CHRONIQUE PAR ...
Droom
Cette chronique a été mise en ligne le 01 juin 2021
Sa note :
15/20
LINE UP
-Kalevi Uibo
(chant + guitare + claviers + cythare)
-Ilmar Uibo
(batterie + percussions + chant)
-Etienne Testart
(guitare + chant + e-bow)
-Stefan Thanneur
(basse + chant)
TRACKLIST
1) Rise
2) Interzone I
3) The Innermost Depths of Knowledge
4) Interzone II
5) Black Mantra
6) Weather The Storm
DISCOGRAPHIE
Marre de cette bête routine? Marre de prendre ce bête métro chaque matin, entouré d'une bête foule qui se rend à de toutes aussi bêtes activités que les votres? Il est surement temps de décrocher un peu. Plusieurs options sont alors envisageables: Tone of Things To Come, premier album des Français de Chaos Echoes, groupe né des cendres du défunt Bloody Sign, est l'une de ces possibilités. Par forcément la plus facile d'accès, ceci-dit. C'est que le doom-death-black-mystico-zarbi du groupe ne fait pas vraiment dans la dentelle vous voyez ? Au contraire, il est particulièrement chargé.

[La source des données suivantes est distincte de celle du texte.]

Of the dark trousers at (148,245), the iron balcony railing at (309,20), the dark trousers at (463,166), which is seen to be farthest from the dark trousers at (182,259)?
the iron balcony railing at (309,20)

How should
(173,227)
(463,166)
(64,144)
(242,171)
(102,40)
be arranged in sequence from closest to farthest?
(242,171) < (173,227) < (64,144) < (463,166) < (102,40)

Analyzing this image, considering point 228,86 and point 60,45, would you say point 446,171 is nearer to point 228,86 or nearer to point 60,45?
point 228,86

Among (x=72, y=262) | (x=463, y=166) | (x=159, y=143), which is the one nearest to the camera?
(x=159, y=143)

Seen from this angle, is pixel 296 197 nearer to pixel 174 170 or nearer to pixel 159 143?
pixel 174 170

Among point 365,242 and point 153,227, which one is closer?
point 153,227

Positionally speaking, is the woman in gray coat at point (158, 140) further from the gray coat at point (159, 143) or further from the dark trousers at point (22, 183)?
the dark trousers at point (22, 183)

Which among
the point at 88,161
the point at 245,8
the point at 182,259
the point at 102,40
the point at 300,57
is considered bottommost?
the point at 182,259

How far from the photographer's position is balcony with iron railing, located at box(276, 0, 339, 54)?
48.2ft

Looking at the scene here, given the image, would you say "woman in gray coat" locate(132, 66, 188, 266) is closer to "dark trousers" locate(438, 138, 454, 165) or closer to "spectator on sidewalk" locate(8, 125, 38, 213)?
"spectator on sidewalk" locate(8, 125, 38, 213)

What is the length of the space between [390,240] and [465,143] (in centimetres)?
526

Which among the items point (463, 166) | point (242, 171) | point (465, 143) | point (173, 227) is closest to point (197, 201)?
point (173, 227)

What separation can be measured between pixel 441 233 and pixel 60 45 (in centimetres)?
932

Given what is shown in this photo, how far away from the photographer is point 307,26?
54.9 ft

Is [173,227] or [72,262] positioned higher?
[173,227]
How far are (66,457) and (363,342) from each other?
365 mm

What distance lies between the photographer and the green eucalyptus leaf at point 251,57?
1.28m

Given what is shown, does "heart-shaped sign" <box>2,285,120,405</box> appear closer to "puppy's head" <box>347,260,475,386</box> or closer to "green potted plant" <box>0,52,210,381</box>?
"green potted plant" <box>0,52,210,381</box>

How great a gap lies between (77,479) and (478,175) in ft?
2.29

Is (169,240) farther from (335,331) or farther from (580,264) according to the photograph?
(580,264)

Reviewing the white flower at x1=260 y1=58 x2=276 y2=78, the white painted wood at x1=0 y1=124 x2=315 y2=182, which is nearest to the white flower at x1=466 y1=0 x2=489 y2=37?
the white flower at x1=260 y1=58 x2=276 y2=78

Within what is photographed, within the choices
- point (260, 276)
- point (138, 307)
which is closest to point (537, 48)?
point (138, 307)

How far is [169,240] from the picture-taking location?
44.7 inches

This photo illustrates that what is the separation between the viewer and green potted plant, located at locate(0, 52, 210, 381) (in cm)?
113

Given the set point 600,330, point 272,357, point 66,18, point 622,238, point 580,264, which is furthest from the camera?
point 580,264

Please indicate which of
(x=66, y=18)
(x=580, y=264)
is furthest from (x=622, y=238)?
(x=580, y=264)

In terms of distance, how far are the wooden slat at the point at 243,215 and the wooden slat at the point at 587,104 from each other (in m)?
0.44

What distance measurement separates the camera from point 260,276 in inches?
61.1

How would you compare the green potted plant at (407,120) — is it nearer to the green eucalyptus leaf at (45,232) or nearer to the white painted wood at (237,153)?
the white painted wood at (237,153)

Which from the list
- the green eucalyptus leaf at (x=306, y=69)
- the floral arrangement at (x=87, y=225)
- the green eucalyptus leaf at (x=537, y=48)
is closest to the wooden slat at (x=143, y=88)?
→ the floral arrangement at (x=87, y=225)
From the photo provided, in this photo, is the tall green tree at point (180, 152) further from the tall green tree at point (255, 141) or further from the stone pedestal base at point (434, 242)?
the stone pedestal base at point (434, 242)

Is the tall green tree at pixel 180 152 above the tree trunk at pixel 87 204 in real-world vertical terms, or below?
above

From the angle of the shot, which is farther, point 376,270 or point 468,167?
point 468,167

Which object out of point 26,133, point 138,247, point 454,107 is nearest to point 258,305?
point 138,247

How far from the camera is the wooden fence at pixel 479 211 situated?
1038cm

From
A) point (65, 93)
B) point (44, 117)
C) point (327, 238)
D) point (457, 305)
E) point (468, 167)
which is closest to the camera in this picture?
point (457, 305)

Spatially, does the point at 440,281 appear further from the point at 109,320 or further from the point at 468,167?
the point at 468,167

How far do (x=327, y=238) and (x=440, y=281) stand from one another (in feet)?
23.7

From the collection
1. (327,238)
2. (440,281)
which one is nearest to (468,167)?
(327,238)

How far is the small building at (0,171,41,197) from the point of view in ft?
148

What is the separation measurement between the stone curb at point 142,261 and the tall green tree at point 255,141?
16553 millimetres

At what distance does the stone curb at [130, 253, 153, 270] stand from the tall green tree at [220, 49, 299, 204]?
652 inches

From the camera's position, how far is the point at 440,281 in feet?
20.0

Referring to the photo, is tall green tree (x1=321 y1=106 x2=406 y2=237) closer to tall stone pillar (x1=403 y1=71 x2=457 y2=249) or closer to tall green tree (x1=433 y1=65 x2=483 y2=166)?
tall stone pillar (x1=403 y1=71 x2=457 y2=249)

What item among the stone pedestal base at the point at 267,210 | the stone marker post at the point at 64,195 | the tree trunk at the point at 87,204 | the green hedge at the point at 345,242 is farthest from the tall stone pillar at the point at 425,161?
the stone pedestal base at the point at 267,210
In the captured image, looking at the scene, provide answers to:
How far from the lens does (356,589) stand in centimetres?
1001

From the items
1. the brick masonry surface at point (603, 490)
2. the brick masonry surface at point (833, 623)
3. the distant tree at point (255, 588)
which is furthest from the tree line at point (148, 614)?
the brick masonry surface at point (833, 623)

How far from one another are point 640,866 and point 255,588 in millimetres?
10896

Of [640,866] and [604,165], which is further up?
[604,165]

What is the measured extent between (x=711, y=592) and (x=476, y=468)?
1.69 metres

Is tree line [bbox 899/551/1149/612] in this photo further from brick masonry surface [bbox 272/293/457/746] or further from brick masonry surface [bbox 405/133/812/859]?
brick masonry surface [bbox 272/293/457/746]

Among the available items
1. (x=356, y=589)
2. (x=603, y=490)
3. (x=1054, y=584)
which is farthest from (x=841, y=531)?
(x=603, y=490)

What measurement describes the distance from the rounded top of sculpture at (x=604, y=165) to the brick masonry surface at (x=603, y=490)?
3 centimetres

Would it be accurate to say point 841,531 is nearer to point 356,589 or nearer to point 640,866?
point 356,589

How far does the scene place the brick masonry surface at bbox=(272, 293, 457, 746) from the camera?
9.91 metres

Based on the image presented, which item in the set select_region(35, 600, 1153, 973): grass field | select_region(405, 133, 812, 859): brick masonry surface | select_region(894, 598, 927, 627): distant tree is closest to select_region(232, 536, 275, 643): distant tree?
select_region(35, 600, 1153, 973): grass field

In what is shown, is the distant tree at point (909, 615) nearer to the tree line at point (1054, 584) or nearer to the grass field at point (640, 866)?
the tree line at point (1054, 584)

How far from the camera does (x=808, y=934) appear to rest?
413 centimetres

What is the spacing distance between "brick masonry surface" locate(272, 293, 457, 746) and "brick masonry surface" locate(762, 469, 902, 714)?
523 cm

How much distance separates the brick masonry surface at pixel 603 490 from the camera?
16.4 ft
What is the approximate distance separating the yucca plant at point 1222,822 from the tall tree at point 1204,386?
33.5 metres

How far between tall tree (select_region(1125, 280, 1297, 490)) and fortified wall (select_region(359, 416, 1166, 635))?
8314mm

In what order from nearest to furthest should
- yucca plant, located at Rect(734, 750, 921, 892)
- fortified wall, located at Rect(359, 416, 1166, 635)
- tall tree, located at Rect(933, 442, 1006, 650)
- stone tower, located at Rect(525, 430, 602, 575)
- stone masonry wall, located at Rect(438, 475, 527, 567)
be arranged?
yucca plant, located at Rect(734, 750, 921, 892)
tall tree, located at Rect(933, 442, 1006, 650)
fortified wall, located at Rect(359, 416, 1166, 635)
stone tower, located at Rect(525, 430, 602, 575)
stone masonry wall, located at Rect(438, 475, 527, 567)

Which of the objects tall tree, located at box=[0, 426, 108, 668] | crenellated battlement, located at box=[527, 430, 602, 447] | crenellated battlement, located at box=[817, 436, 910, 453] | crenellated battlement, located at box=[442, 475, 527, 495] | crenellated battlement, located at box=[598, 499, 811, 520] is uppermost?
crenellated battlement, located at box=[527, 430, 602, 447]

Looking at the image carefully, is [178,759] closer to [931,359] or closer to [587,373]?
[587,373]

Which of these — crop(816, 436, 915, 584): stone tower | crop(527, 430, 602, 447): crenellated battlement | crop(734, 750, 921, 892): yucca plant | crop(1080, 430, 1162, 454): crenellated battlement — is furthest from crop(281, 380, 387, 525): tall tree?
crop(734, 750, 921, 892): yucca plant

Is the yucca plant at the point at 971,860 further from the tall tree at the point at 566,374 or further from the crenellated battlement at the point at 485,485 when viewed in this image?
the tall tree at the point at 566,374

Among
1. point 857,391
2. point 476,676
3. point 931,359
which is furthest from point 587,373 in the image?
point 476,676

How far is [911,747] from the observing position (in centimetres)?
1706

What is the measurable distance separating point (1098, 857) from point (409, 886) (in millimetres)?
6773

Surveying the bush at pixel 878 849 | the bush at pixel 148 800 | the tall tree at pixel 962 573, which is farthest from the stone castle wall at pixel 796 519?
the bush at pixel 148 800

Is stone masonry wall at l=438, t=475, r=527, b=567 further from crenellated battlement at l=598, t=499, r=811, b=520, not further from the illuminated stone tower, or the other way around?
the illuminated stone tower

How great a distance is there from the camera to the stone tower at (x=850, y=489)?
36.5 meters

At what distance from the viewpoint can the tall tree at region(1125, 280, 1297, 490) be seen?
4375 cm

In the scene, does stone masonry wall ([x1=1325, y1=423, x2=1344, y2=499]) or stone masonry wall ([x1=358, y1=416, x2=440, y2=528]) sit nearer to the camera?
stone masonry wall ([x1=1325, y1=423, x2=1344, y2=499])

La première écoute de cet OMNI fût extrêmement troublante. Les compositions de Tone of Things to Come donnent en effet l'impression d'avoir été découvertes par les musiciens au moment même de leur enregistrement. La scène s'imagine aisément : quatre potes un peu désœuvrés qui décident, un mauvais soir, de faire quelque chose de leurs dix doigts. Un metal protéiforme, mélange d'influences extrêmes allant du black au death en passant picorer ça et là au passage semble, ce soir-là, leur convenir. Allons donc, c'est parti pour tout mettre sur la table. Les gars se lancent, jamment, lâchent leurs tripes sur le sol et enregistrent le tout. Car les 6 compositions de l'album n'en sont pas réellement. Une composition est un acte réfléchi, un travail de précision. Ici, les pistes sont plutôt des projections : l'expression directe, brutale et franche de chaque musicien. L'improvisation semble avoir été de mise. De même que les psychotropes.
Le résultat de l'expression de ces braves gens est une onde de choc sonore. Ne cherchez point de structures, vous n'en trouverez pas. Et si tout s’enchaîne parfaitement, Tone Of Things To Come n'en est pas moins une œuvre de chaos. Maîtrisé mais chaotique, c'est un peu le paradoxe de cet album. Une dose de tremolo black par ci (plus que ça en fait, cette technique étant la charpente de l’œuvre), un riff doom par là ("Weather The Storm"), une pincée de voix démoniaque ("Black Mantra", "The Innermost Depths of Knowlmedge") et le tour est joué. Tout est question d'alchimie. Une alchimie dérangeante qui évoque aussi bien Dragged Into Sunlight pour son coté sale qu'Esoteric pour son aspect imprévisible ou encore Krallice lorsqu'il s'agit de cette fameuse maîtrise du chaos et de ce sentiment de mysticisme exacerbé ressenti à l'issue de l'écoute. Que des joyeux lascars, donc.
Dès le départ, "Rise" nous plonge dans sa noire sanie. Tout s’accélère, tout tourne. Les riffs sont obsédants. La batterie écrase l'esprit. La voix le déchire. Puis le calme "Interzone I" fait douter de cette expérience encore fraîche. Mais la rechute est brutale tant la troisième piste confirme l'impression qu'a l'auditeur de perdre pied. Les clochettes et autres bruissements aléatoires d'"Interzone II" lèvent définitivement le voile et nous ouvrent la voie vers la perdition totale. Cette perdition, c'est d'abord "Black Mantra", enfumée, bouillonnante, menée par les riffs circulaires et autres soli improbables des guitares. Enfin, le chaos persévère et s'achève avec la dernière et longue pièce de l'opus (12 minutes 42), "Weather The Storm" sur laquelle les fûts seront martelés d'une façon proprement inhumaine.
Tone of Things To Come, avec ses riffs tournoyants, son batteur fou exécutant sa tâche selon des rythmes connus de lui seul et ses effluves permanentes d'encens noir, parvient à vider l'auditeur de sa substance. Sûrement pour mieux ouvrir son troisième œil. Pour mieux l’entraîner dans une autre dimension. Chaos Echoes, au patronyme parfaitement opportun, signe donc ici une excellente réussite avec un premier album habité et intelligent. Largement influencé par le black, mais dépassant ce strict genre, il est évident que ce premier essai devrait savoir trouver son public. En tout cas, moi, j'adhère. D'ailleurs, si quelqu'un peut venir me sortir de là, ce serait gentil. C'était bien aussi, le monde normal.